Fondazione per l’UNICEF

 

Contatti Utili: per informazioni e delucidazioni scrivere a: Questo indirizzo email è protetto dagli spambots. È necessario abilitare JavaScript per vederlo.

 

a cura di Ludovica Mango

La redazione carriereinternazionali.com declina ogni responsabilità sull’attendibilità delle informazioni contenute nella scheda. Per informazioni in merito all’opportunità, contattare l’ente proponente.

LA REDAZIONE

L’agenzia delle Nazioni Unite specializzata nella difesa dei diritti dell’infanzia UNICEF offre la possibilità a giovani professionisti di fare ulteriore esperienza nel campo delle organizzazioni internazionali tramite il Junior Professional Officers Programme.
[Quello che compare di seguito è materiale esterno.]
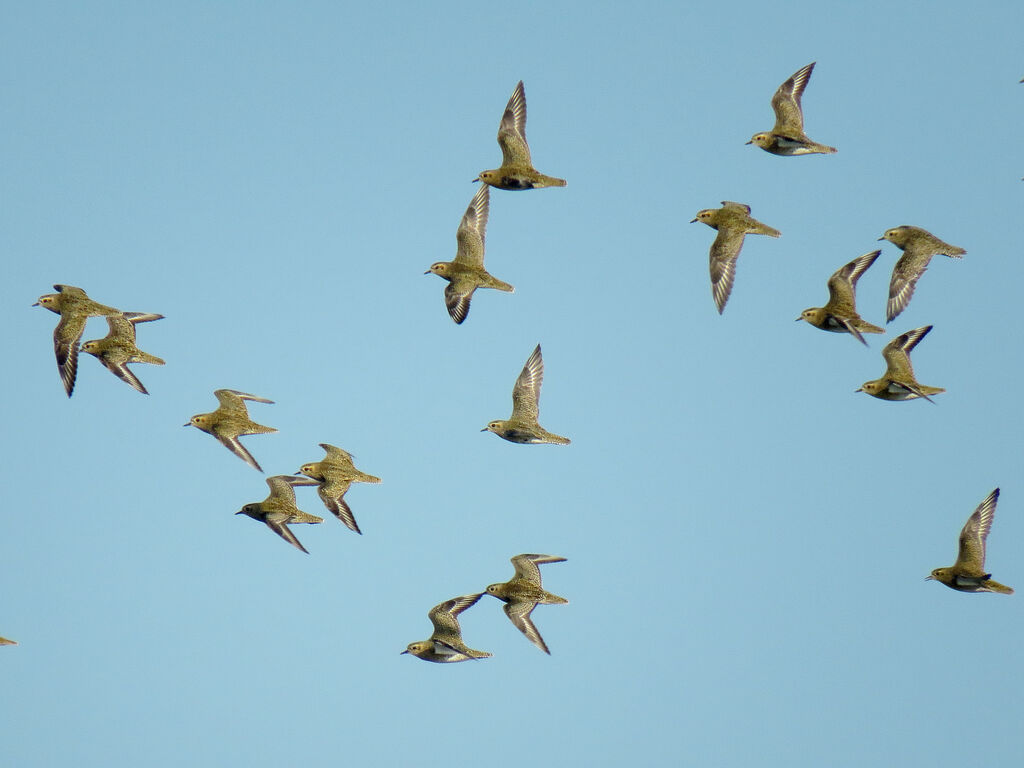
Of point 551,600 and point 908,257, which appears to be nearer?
point 551,600

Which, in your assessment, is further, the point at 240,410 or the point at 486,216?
the point at 486,216

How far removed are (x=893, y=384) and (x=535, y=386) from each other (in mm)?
6025

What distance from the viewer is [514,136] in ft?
76.6

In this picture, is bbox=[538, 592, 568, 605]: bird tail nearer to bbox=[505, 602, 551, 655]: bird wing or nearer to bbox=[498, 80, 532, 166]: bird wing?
bbox=[505, 602, 551, 655]: bird wing

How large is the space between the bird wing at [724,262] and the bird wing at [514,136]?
3.65 meters

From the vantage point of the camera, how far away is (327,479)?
22062 millimetres

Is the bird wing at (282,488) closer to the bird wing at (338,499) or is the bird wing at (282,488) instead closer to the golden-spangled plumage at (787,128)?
the bird wing at (338,499)

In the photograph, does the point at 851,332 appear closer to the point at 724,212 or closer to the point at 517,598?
the point at 724,212

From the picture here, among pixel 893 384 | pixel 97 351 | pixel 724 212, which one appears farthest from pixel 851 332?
pixel 97 351

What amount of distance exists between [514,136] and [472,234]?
1883mm

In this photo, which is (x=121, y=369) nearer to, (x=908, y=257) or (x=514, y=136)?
(x=514, y=136)

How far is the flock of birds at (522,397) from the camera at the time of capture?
21.0 m

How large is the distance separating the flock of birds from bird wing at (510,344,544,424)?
3cm

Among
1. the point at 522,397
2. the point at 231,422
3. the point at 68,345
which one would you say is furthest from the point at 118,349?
the point at 522,397
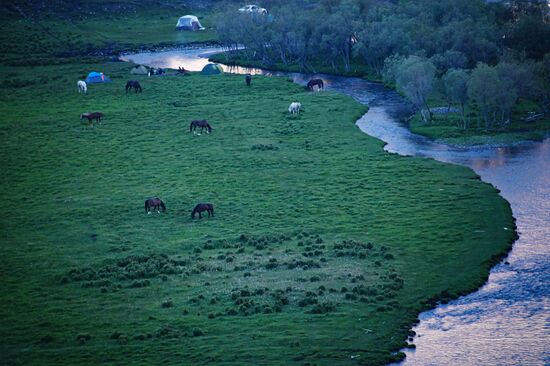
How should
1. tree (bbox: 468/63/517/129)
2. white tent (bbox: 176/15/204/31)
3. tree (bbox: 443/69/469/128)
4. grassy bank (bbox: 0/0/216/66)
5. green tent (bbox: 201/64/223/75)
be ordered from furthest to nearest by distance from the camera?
white tent (bbox: 176/15/204/31), grassy bank (bbox: 0/0/216/66), green tent (bbox: 201/64/223/75), tree (bbox: 443/69/469/128), tree (bbox: 468/63/517/129)

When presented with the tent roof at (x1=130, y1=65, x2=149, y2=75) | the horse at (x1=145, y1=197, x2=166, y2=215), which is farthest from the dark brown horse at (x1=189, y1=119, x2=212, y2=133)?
the tent roof at (x1=130, y1=65, x2=149, y2=75)

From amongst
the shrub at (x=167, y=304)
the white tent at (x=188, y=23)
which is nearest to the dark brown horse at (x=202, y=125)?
the shrub at (x=167, y=304)

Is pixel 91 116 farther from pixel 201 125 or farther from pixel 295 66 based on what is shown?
pixel 295 66

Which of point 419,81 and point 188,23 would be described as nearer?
point 419,81

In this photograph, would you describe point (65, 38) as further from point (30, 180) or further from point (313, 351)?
point (313, 351)

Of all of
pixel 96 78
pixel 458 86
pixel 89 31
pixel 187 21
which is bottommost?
pixel 458 86

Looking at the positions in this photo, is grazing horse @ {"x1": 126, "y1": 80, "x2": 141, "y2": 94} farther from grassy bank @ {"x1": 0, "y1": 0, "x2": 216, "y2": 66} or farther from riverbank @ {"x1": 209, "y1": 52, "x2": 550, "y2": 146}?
riverbank @ {"x1": 209, "y1": 52, "x2": 550, "y2": 146}

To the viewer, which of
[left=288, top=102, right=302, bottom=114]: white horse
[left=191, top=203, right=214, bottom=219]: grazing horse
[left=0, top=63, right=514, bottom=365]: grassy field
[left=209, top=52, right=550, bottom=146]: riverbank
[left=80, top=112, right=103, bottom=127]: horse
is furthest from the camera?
[left=288, top=102, right=302, bottom=114]: white horse

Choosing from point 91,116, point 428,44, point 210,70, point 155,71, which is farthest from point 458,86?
point 155,71
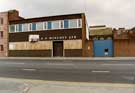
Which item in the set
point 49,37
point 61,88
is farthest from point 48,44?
point 61,88

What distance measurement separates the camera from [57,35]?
46.6m

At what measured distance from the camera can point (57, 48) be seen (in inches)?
1848

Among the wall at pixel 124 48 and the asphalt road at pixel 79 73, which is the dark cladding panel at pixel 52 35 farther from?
the asphalt road at pixel 79 73

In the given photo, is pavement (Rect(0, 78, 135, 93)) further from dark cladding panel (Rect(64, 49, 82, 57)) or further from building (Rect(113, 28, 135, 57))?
building (Rect(113, 28, 135, 57))

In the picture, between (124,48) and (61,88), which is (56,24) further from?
(61,88)

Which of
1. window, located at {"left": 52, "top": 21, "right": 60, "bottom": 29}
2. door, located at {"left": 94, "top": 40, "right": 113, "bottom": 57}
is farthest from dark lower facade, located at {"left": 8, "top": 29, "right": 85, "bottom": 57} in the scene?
door, located at {"left": 94, "top": 40, "right": 113, "bottom": 57}

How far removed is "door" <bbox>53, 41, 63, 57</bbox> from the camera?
153 ft

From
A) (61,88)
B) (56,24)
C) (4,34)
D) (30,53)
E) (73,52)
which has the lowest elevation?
(61,88)

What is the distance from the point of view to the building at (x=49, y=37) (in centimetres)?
4497

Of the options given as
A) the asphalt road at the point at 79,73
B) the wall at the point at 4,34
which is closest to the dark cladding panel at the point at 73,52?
the wall at the point at 4,34

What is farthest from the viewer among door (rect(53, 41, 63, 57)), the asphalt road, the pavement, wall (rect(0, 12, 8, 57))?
wall (rect(0, 12, 8, 57))

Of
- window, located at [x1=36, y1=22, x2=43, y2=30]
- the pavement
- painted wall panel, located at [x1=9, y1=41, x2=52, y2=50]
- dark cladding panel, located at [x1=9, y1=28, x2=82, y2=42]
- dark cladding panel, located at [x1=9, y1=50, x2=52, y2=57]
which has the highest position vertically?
window, located at [x1=36, y1=22, x2=43, y2=30]

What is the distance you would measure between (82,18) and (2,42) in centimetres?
1802

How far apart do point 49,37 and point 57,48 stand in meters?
2.49
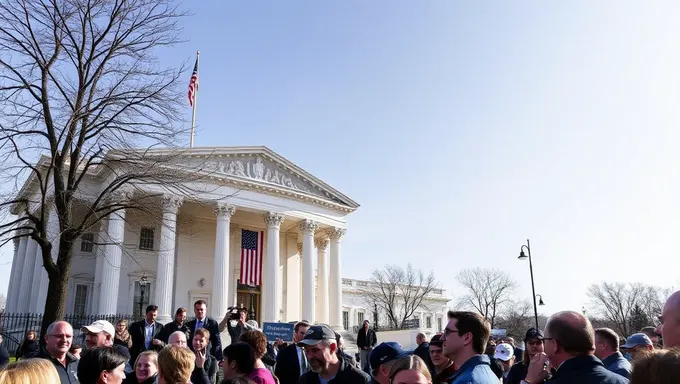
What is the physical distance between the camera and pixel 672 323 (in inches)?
131

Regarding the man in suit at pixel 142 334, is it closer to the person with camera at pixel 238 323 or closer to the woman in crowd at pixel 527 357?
the person with camera at pixel 238 323

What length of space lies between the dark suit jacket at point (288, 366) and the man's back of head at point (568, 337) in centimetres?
474

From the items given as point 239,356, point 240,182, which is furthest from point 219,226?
point 239,356

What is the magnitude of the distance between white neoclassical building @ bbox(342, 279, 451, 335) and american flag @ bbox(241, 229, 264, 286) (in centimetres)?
2858

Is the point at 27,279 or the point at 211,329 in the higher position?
the point at 27,279

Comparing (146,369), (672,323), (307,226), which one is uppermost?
(307,226)

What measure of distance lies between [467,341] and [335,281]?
3619 cm

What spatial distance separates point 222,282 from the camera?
33.8 metres

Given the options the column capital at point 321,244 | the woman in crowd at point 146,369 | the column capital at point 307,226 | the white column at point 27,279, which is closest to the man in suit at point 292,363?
the woman in crowd at point 146,369

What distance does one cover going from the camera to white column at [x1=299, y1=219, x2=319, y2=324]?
37094mm

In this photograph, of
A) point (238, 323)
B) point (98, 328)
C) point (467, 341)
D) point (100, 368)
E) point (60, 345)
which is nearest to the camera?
point (467, 341)

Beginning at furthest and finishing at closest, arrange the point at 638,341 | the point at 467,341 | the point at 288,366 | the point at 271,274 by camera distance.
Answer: the point at 271,274
the point at 288,366
the point at 638,341
the point at 467,341

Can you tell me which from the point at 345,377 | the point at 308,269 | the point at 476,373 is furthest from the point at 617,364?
the point at 308,269

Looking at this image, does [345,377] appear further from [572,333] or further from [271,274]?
[271,274]
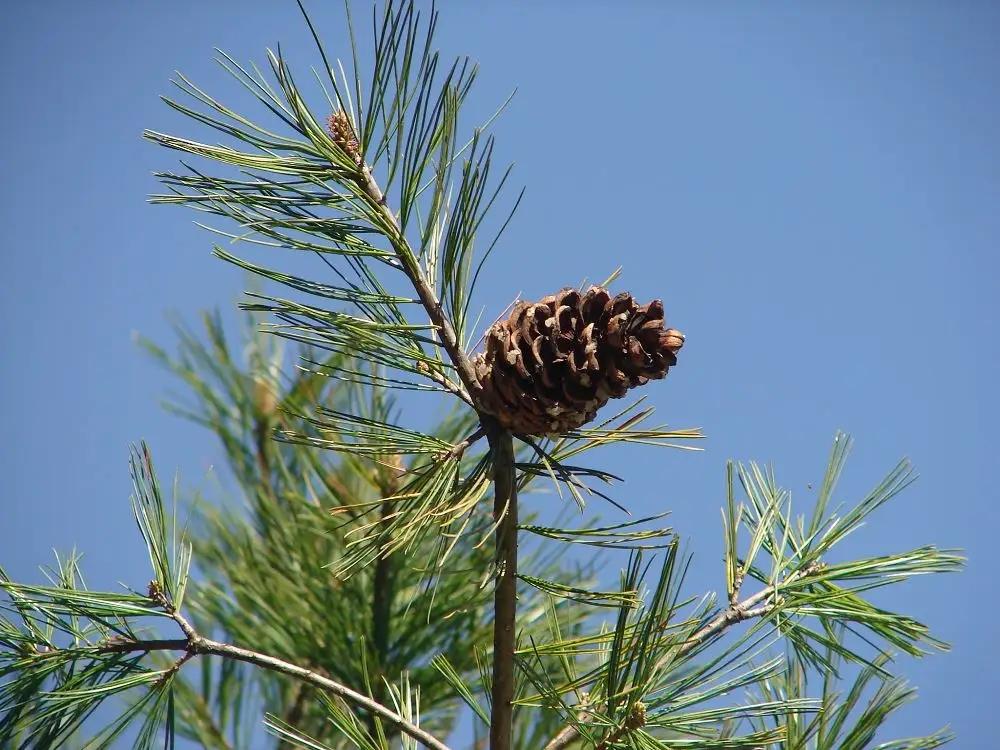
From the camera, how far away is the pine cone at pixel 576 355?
0.82m

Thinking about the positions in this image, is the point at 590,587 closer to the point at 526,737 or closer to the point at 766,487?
the point at 526,737

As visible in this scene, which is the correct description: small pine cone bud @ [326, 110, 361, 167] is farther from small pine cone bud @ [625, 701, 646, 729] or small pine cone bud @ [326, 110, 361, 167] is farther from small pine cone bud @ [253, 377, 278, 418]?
small pine cone bud @ [253, 377, 278, 418]

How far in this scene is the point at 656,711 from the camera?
3.01 feet

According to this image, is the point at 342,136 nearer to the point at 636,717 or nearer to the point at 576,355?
the point at 576,355

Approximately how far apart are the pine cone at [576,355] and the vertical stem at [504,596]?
0.13 feet

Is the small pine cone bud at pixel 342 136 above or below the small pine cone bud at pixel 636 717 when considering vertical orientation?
above

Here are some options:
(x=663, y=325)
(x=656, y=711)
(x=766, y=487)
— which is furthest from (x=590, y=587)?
(x=663, y=325)

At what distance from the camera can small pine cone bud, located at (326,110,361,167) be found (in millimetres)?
909

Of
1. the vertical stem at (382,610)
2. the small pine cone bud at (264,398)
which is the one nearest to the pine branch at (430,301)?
the vertical stem at (382,610)

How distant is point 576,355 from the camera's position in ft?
2.71

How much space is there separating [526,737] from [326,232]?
702mm

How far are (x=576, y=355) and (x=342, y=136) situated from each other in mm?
262

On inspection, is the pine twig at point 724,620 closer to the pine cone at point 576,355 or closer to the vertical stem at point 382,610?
the pine cone at point 576,355

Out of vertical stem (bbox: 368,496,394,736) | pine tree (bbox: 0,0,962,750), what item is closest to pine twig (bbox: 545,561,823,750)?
pine tree (bbox: 0,0,962,750)
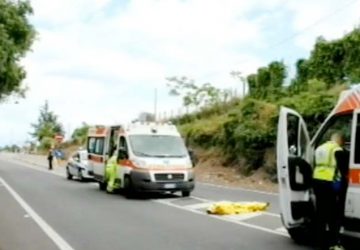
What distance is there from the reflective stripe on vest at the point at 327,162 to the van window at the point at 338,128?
390 millimetres

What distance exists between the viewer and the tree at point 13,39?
117 ft

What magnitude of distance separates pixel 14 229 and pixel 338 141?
6651 millimetres

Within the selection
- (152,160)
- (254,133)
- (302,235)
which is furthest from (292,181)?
(254,133)

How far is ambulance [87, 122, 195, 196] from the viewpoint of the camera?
65.9ft

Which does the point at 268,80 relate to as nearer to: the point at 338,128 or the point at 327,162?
the point at 338,128

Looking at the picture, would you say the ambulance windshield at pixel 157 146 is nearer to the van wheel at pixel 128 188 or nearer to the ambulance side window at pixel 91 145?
the van wheel at pixel 128 188

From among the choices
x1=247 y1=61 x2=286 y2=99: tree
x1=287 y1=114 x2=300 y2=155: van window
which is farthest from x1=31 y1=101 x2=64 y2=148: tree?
x1=287 y1=114 x2=300 y2=155: van window

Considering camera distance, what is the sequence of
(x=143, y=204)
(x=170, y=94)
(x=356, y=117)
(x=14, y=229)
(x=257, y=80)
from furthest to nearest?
1. (x=170, y=94)
2. (x=257, y=80)
3. (x=143, y=204)
4. (x=14, y=229)
5. (x=356, y=117)

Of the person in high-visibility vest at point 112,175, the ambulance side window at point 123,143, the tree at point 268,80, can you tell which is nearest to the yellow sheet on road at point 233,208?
the ambulance side window at point 123,143

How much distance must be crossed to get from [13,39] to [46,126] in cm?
9981

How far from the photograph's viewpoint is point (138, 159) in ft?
66.8

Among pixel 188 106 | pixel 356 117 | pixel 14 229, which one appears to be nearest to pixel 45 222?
pixel 14 229

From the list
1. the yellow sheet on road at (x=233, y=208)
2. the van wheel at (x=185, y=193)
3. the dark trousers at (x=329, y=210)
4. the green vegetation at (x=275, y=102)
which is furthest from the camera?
the green vegetation at (x=275, y=102)

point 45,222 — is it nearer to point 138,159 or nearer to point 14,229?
point 14,229
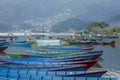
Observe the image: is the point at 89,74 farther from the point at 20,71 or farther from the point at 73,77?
the point at 20,71

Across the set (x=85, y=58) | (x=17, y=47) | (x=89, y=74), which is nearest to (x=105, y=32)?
(x=17, y=47)

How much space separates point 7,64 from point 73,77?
33.4 feet

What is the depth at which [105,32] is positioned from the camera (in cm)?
17225

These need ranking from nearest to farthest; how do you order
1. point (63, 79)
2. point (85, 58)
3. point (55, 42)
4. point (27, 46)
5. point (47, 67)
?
point (63, 79) → point (47, 67) → point (85, 58) → point (55, 42) → point (27, 46)

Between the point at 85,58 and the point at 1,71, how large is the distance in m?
14.6

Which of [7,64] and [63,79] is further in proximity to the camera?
[7,64]

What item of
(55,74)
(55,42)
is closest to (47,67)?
(55,74)

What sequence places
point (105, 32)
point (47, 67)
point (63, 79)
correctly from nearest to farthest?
point (63, 79) → point (47, 67) → point (105, 32)

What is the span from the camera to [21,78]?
21281 millimetres

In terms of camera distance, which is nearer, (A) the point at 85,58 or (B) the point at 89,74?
(B) the point at 89,74

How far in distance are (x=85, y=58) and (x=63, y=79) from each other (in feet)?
50.9

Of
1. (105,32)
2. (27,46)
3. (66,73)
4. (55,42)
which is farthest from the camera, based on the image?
(105,32)

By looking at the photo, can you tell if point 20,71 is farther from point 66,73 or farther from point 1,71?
point 66,73

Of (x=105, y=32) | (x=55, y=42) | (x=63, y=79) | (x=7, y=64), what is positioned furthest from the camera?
(x=105, y=32)
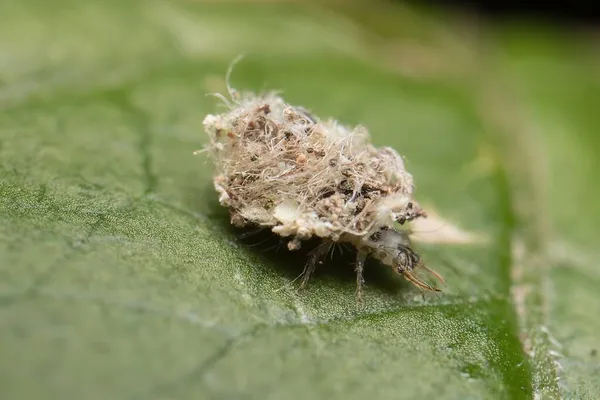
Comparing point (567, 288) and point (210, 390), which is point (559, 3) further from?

Controlla i requisiti e invia subito la tua candidatura

 

Per altre opportunità simili visita la sezione Organizzazioni internazionali

 

Ente: Focalizzandosi sui diritti e bisogni dei bambini, UNICEF - United Nations Children’s Fund “Fondo per i Bambini delle Nazioni Unite” - investe circa l’80 percento dei suoi fondi per programmi che possono essere classificati nella sfera della sanità pubblica. Lavorando in partnership con governi e organizzazioni sanitarie, più importante tra tutte la WHO - World Health Organization “Organizzazione di Salute Mondiale” - UNICEF si mobilità con programmi centralizzati su campagne di sensibilizzazione su immunizzazione, reidratazione orale, progetti su acqua e igiene, battaglie contro le infezioni respiratorie e per la debellazione della poliomielite. La sua contribuzione alla sanità pubblica internazionale, in particolare per quella dei bambini e delle madri, è stata significativa ed estensiva. Infatti, negli ultimi due decenni del ventesimo secolo, UNICEF e la sua leadership hanno aiutato la formazione dell’agenzia della sanità internazionale.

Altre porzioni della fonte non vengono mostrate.